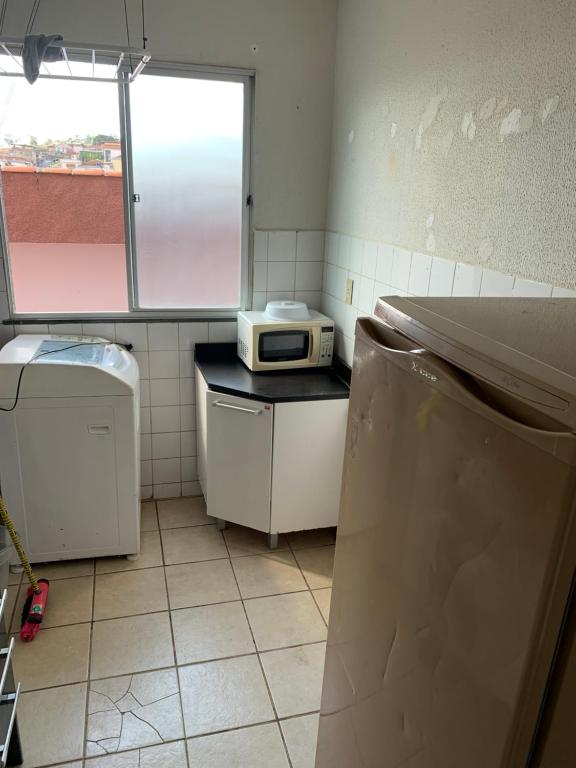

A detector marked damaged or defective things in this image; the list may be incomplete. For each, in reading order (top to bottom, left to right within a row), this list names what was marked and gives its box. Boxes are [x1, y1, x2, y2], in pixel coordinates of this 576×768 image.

peeling wall paint [326, 0, 576, 288]
cracked floor tile [86, 664, 182, 756]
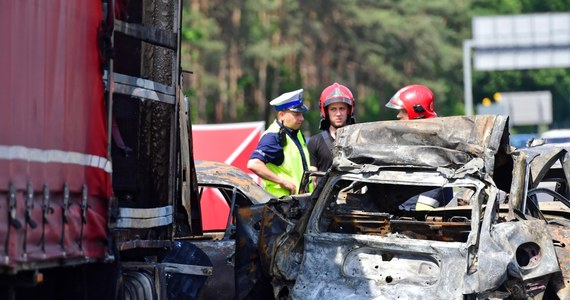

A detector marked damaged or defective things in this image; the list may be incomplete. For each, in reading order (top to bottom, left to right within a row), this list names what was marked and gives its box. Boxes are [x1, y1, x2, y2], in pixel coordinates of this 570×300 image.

burnt car hood [194, 161, 274, 205]
burned car wreck [235, 113, 568, 298]
charred car body [237, 115, 568, 300]
burnt car hood [330, 115, 508, 175]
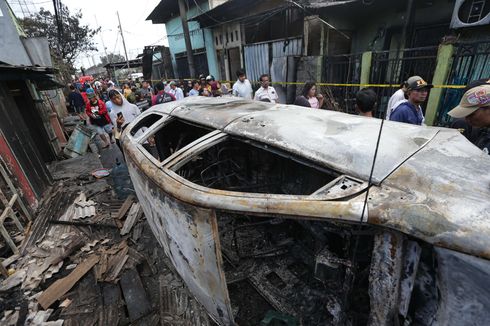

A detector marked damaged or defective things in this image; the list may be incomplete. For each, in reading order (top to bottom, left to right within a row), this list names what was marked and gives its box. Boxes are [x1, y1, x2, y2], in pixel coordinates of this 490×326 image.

rusty metal sheet [126, 161, 234, 326]
burnt car hood [158, 96, 440, 183]
burned car wreck [120, 97, 490, 326]
charred car body [121, 97, 490, 326]
rusty metal sheet [370, 129, 490, 260]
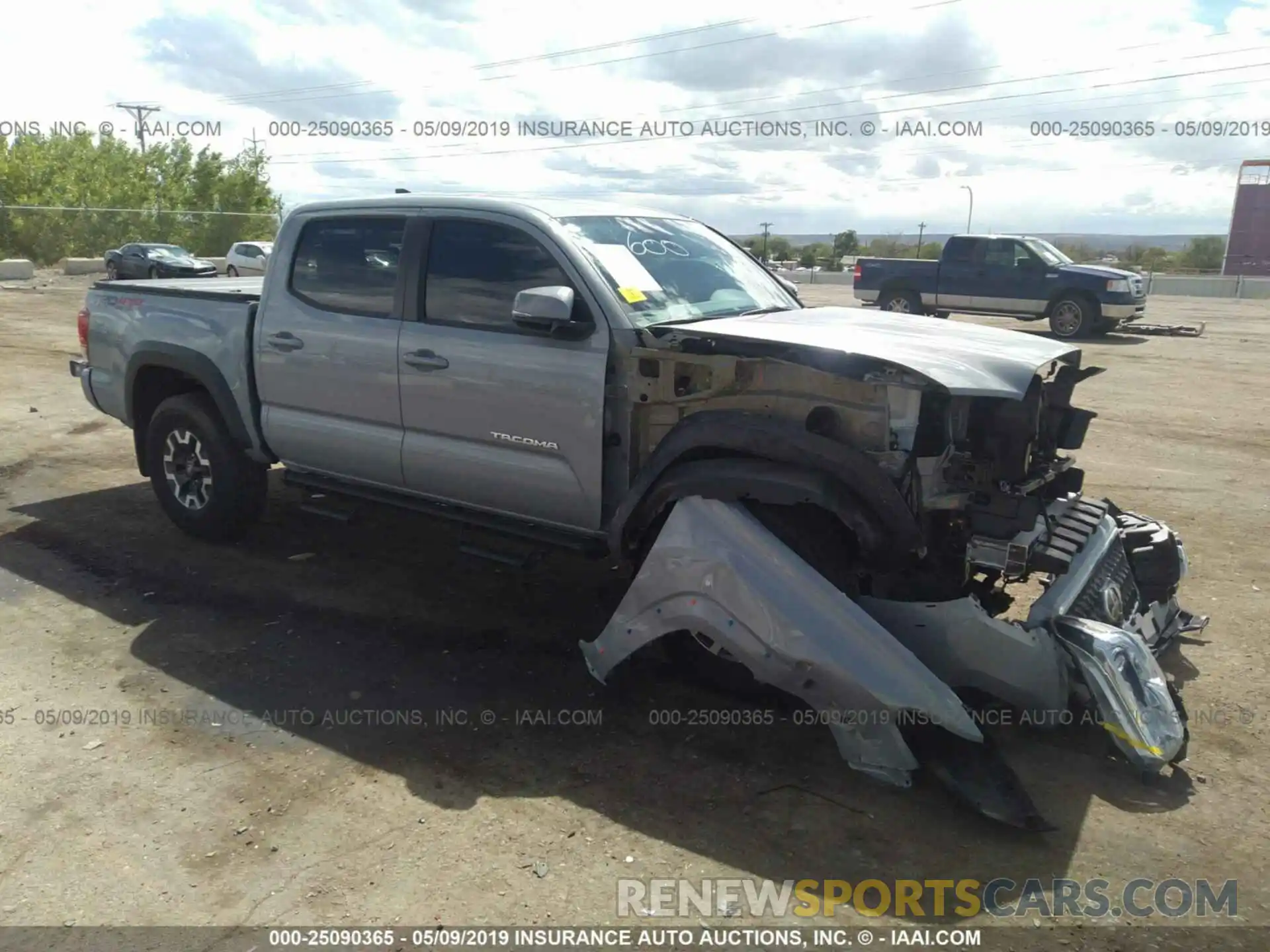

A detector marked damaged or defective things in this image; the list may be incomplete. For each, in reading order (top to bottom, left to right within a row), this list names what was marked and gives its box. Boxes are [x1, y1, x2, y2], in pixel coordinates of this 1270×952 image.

crumpled front hood [669, 308, 1074, 397]
detached fender [611, 413, 915, 561]
detached fender [579, 495, 979, 783]
damaged headlight assembly [1048, 616, 1185, 767]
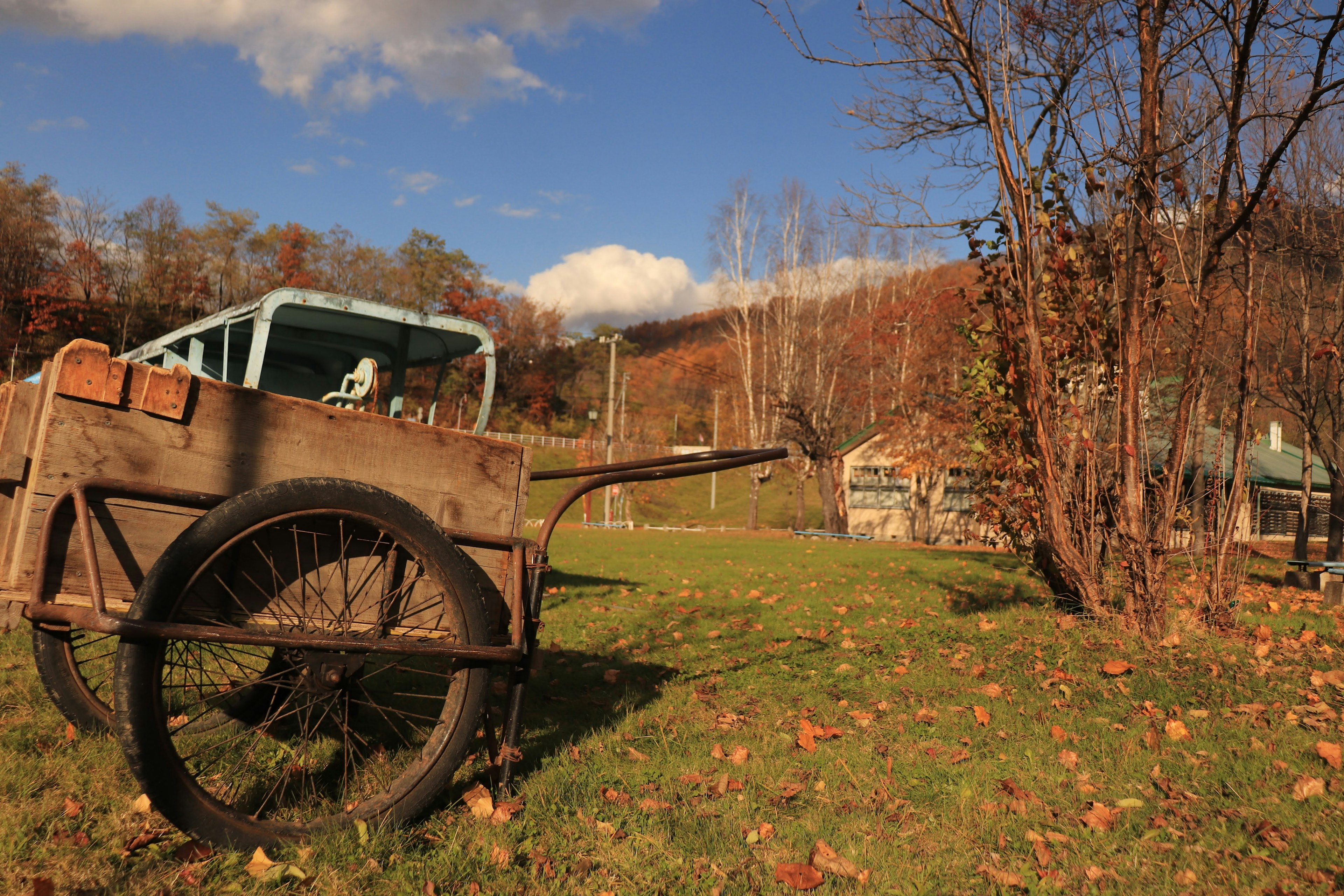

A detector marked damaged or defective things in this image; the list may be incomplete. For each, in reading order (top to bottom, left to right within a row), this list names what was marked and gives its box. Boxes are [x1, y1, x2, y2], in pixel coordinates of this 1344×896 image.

rusty metal handle [535, 445, 790, 549]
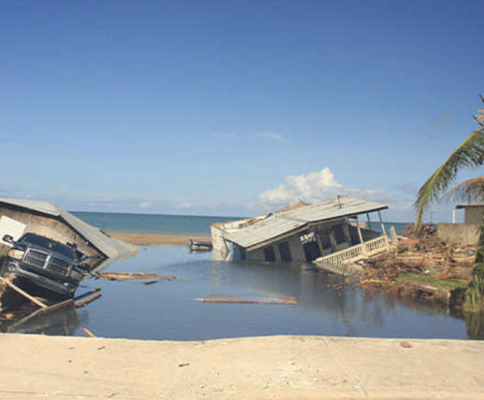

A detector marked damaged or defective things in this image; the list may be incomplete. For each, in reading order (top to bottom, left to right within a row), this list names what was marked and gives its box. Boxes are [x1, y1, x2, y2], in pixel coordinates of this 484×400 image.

damaged roof panel [225, 195, 388, 248]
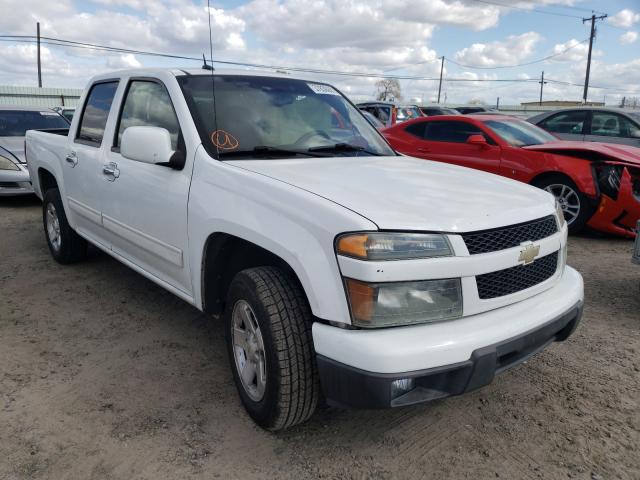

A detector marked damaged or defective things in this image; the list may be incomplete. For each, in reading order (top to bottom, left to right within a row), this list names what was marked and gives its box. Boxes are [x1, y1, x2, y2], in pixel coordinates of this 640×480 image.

damaged red car [382, 115, 636, 238]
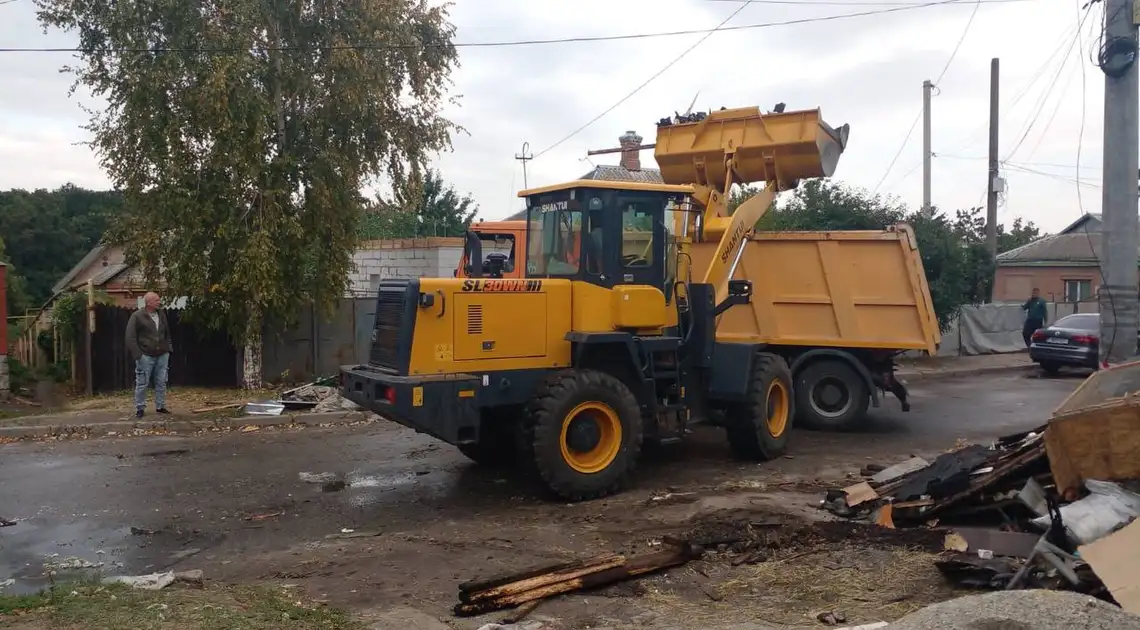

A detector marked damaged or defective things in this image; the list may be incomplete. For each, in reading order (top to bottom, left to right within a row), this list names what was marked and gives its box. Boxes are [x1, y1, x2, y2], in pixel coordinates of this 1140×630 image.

damaged material [454, 540, 700, 620]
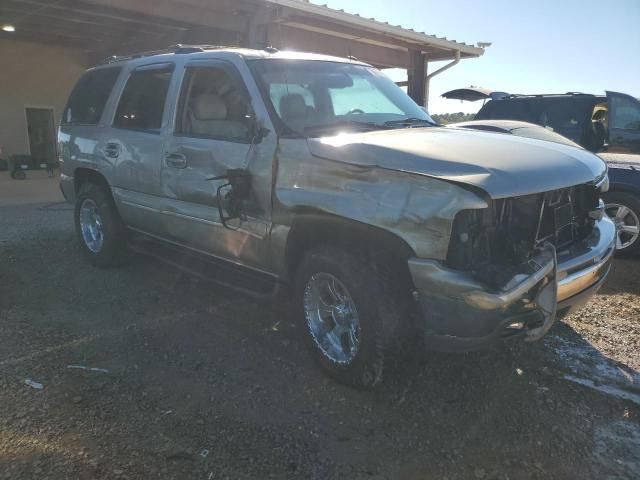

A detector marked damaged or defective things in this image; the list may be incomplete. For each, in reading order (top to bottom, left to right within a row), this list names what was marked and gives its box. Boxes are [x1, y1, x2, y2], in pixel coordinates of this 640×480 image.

damaged chevrolet tahoe [58, 47, 616, 386]
crumpled front end [410, 182, 616, 350]
bent bumper [410, 216, 616, 350]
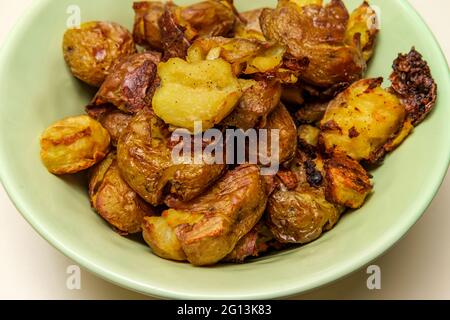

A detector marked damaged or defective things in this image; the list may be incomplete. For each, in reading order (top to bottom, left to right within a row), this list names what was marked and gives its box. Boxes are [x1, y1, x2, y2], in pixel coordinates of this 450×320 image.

pile of smashed potatoes [39, 0, 436, 264]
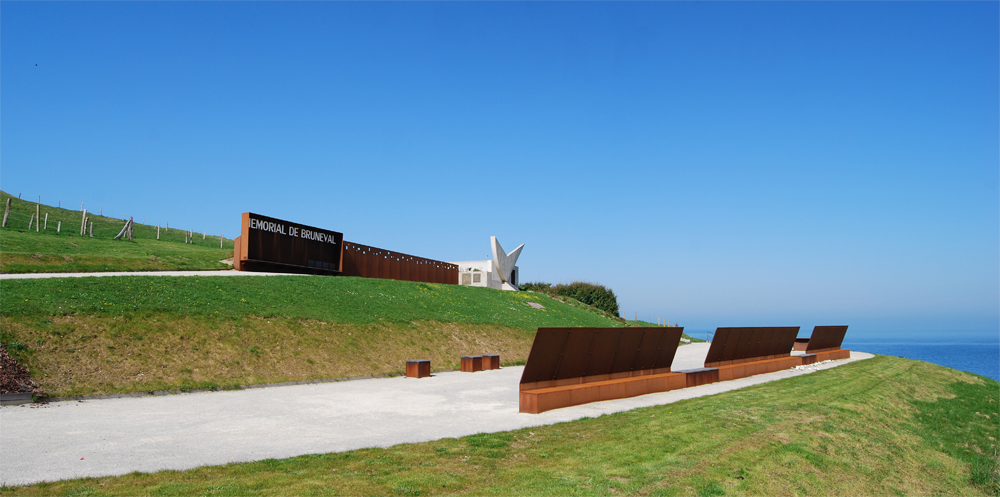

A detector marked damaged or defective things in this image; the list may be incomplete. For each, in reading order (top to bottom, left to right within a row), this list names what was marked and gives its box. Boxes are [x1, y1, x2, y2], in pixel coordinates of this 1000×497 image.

rusty corten steel bench [516, 328, 688, 412]
rusty corten steel bench [696, 326, 804, 380]
rusty corten steel bench [800, 326, 848, 364]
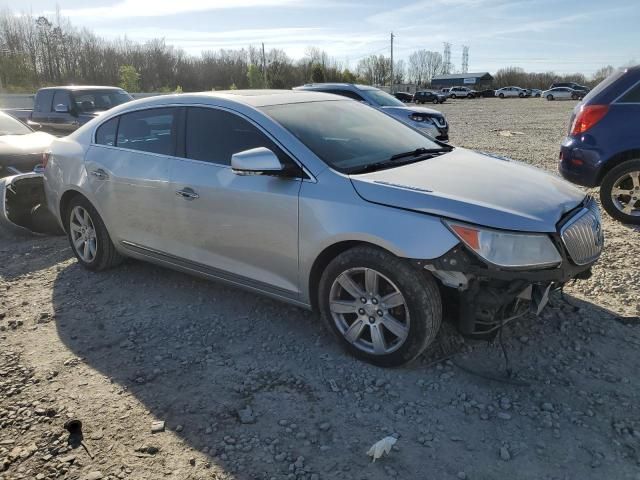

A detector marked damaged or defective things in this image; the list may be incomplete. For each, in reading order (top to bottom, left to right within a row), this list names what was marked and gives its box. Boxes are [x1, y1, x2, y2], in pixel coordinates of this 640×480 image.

damaged front bumper [0, 173, 63, 235]
damaged front bumper [420, 240, 596, 338]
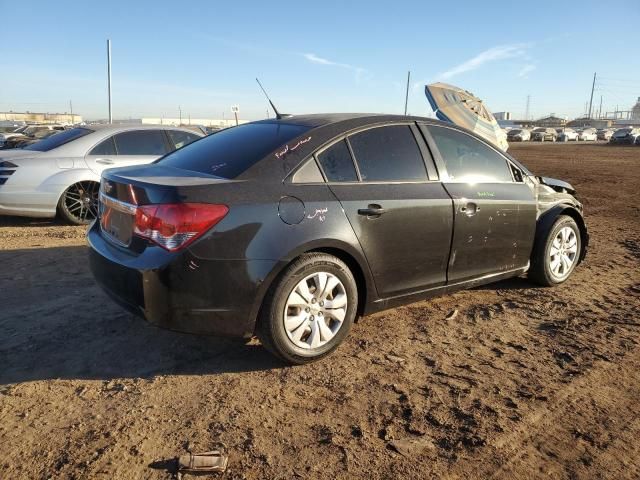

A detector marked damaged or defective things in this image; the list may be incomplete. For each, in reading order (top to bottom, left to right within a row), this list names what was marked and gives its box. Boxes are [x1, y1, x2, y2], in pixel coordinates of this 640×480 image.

======

Exercise brief
Word for word, write out the whole listing, keeping none of the pictures.

Exercise response
A detector marked damaged or defective things in this image; the list may be incomplete. For each, in reading order (top to bottom, left to right within a row), this list names what was marked and gives its box. Boxes are [x1, y1, x2, y2], in pixel coordinates of this 576×768 image.

peeling wall paint [326, 0, 576, 288]
cracked floor tile [86, 664, 182, 756]

A detector marked damaged or defective things in this image; the list may be incomplete. For each, in reading order (top to bottom, left to right within a row), this list names what was marked and gives its box. Boxes are [x1, y1, x2, y2], in pixel coordinates of this 570×300 image.

burnt car hood [194, 161, 274, 205]
burned car wreck [235, 113, 568, 298]
charred car body [237, 115, 568, 300]
burnt car hood [330, 115, 508, 175]

A detector marked damaged or defective things in this image; the list may be incomplete. For each, in reading order (top to bottom, left to right within a row), this list names what was marked and gives its box. Boxes are [x1, y1, x2, y2], in pixel coordinates of this 490×326 image.

rusty metal sheet [126, 161, 234, 326]
burnt car hood [158, 96, 440, 183]
burned car wreck [120, 97, 490, 326]
charred car body [121, 97, 490, 326]
rusty metal sheet [370, 129, 490, 260]

A detector marked damaged or defective things in this image; the list may be incomplete. For each, in reading order (top to bottom, left to right within a row), this list names what was marked and gives its box. Boxes are [x1, y1, x2, y2], in pixel coordinates of this 1270×952 image.

crumpled front hood [669, 308, 1074, 397]
detached fender [611, 413, 915, 561]
detached fender [579, 495, 979, 783]
damaged headlight assembly [1048, 616, 1185, 767]

A detector marked damaged or defective things in this image; the list may be incomplete. For each, in reading order (top to bottom, left to right within a row), this list names what was marked and gives its box. Boxes are [x1, y1, x2, y2], in pixel coordinates of this 1344×896 image.

rusty metal handle [535, 445, 790, 549]

A detector marked damaged or defective things in this image; the list may be incomplete. For each, in reading order (top to bottom, left to right within a row), this list names what was marked and gives its box. Boxes are [x1, y1, x2, y2], in pixel coordinates of this 484×400 image.

damaged roof panel [225, 195, 388, 248]

A detector marked damaged or defective things in this image; the list may be incomplete. For each, in reading order (top to bottom, left to right within a row), this list names what was marked and gives its box. Boxes are [x1, y1, x2, y2], in pixel coordinates of this 640×480 image.

damaged red car [382, 115, 636, 238]

A detector marked damaged or defective things in this image; the list may be incomplete. For each, in reading order (top to bottom, left to right within a row), this list names what was marked and gives its box. Boxes are [x1, y1, x2, y2], in pixel coordinates of this 1140×630 image.

damaged material [454, 540, 700, 620]

A detector marked damaged or defective things in this image; the list may be incomplete. For each, in reading order (top to bottom, left to right within a row), this list names what was marked and gives its box. Boxes are [x1, y1, x2, y2], in pixel coordinates of this 640×480 image.

damaged chevrolet tahoe [58, 47, 616, 386]
crumpled front end [410, 182, 616, 350]
bent bumper [410, 216, 616, 350]

A detector marked damaged or defective things in this image; the list may be incomplete. For each, in reading order (top to bottom, left to right within a row), this list names what was marked and gives its box. Boxes are [x1, y1, x2, y2], in pixel coordinates of this 450×320 image.

pile of smashed potatoes [39, 0, 436, 264]

A detector marked damaged or defective things in this image; the list may be incomplete. For each, in reading order (top to bottom, left to right within a row), this list names what was marked and gives its box. Boxes are [x1, y1, x2, y2], in pixel coordinates of this 1000×497 image.

rusty corten steel bench [516, 328, 688, 412]
rusty corten steel bench [696, 326, 804, 380]
rusty corten steel bench [800, 326, 848, 364]

A detector marked damaged or defective things in this image; the list may be incomplete. For each, in reading order (top to bottom, left to right within a row), this list names what was marked and gives its box. Boxes are [x1, y1, x2, y2], in pixel coordinates of this 640×480 image.

damaged front bumper [0, 173, 63, 235]
damaged front bumper [420, 240, 596, 338]

A detector marked damaged or defective things in this image; the list may be incomplete. For each, in reading order (top to bottom, left to right within a row), this list names what was marked and gives its box. Boxes are [x1, y1, x2, y2], in pixel coordinates of this 640×480 image.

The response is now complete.